Stated task A:
Answer these questions from the stock conversion text below:
(i) What price is used if the common stock is not listed on a U.S. national or regional securities exchange?
(ii) What kind of trading is left out when the closing sale price is determined?
(iii) Upon conversion, how is accrued and unpaid interest to the conversion date treated?
Stated task B: Please reproduce the stock conversion text below word for word, everything from "The closing sale price will" down to "during such period.".

Text passage:
________________________
The “closing sale price” of any share of our common stock on any date means:
 
  •  the closing sale price per share (or if no closing sale price is reported, the average of the closing bid and closing ask prices or, if more than one in either case, the average of the average closing bid and the average closing ask prices) on such date as reported in composite transactions for the principal U.S. securities exchange on which our common stock is traded; or
 
  •  if our common stock is not listed on a U.S. national or regional securities exchange, the last quoted bid price for our common stock on that date in the over-the-counter market as reported by Pink Sheets LLC or similar organization; or
 
  •  if our common stock is not so quoted by Pink Sheets LLC or similar organization, as determined by a nationally recognized securities dealer retained by us for that purpose.
 
The closing sale price will be determined without reference to extended or after hours trading. If during a period applicable for calculating the closing sale price of our common stock, an event occurs that requires an adjustment to the conversion rate, the closing sale price shall be calculated for such period in a manner determined by us to appropriately reflect the impact of such event on the price of our common stock during such period.
 
“Trading day” means a day during which trading in securities generally occurs on the NYSE or, if our common stock is not listed on the NYSE, on the principal other U.S. national or regional securities exchange on which our common stock is then listed or, if our common stock is not listed on a U.S. national or regional securities exchange, on the principal other market on which our common stock is then traded.
 
Except as provided in the next paragraph, upon conversion, you will not receive any separate cash payment of accrued and unpaid interest (including contingent interest, if any) on the Debentures. Upon conversion, accrued and unpaid interest (including contingent interest, if any) to the conversion date is deemed to be paid in full rather than cancelled, extinguished or forfeited.
________________________
Entries on locating named things:
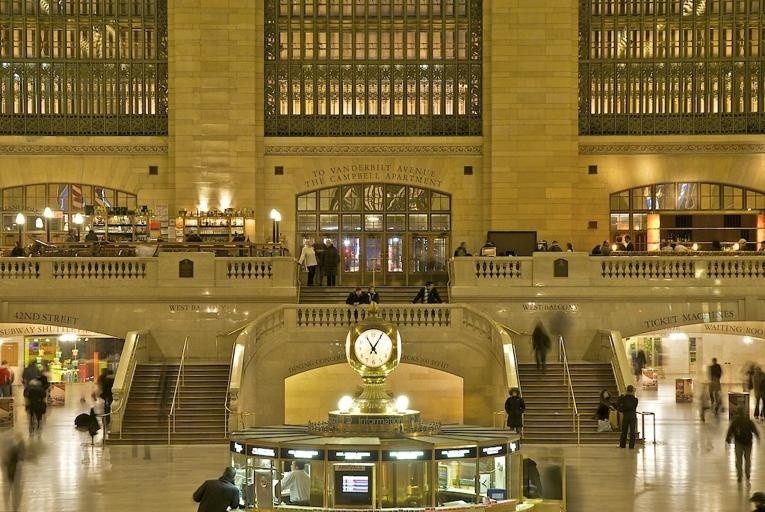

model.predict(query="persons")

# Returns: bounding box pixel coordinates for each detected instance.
[504,386,525,439]
[659,235,697,252]
[720,238,765,252]
[592,389,615,420]
[601,240,611,254]
[409,281,443,317]
[0,357,55,434]
[64,229,76,248]
[549,240,562,252]
[616,237,627,251]
[536,240,548,252]
[617,386,638,450]
[533,320,551,374]
[624,236,634,251]
[455,241,470,256]
[231,233,245,256]
[699,357,765,512]
[98,367,115,408]
[567,243,574,253]
[592,245,601,254]
[85,229,98,255]
[193,465,239,512]
[187,229,204,243]
[480,241,495,256]
[281,459,312,507]
[299,236,379,324]
[11,241,23,257]
[631,348,647,381]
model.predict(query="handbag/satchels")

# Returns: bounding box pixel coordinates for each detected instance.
[597,410,618,432]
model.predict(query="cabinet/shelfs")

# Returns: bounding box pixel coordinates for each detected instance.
[89,212,161,242]
[25,336,56,366]
[47,364,79,383]
[175,216,256,243]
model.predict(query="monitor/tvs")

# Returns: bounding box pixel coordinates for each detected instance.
[438,466,447,482]
[487,489,507,500]
[341,475,368,493]
[273,479,281,505]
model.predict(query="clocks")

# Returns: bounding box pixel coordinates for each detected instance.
[346,302,402,414]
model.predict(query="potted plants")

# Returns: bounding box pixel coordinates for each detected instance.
[178,208,187,217]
________________________
Complete response A:
(i) The last quoted bid price for the common stock on that date in the over-the-counter market, as reported by Pink Sheets LLC or a similar organization.
(ii) Extended or after hours trading.
(iii) It is deemed to be paid in full rather than cancelled, extinguished or forfeited.

Complete response B:
The closing sale price will be determined without reference to extended or after hours trading. If during a period applicable for calculating the closing sale price of our common stock, an event occurs that requires an adjustment to the conversion rate, the closing sale price shall be calculated for such period in a manner determined by us to appropriately reflect the impact of such event on the price of our common stock during such period.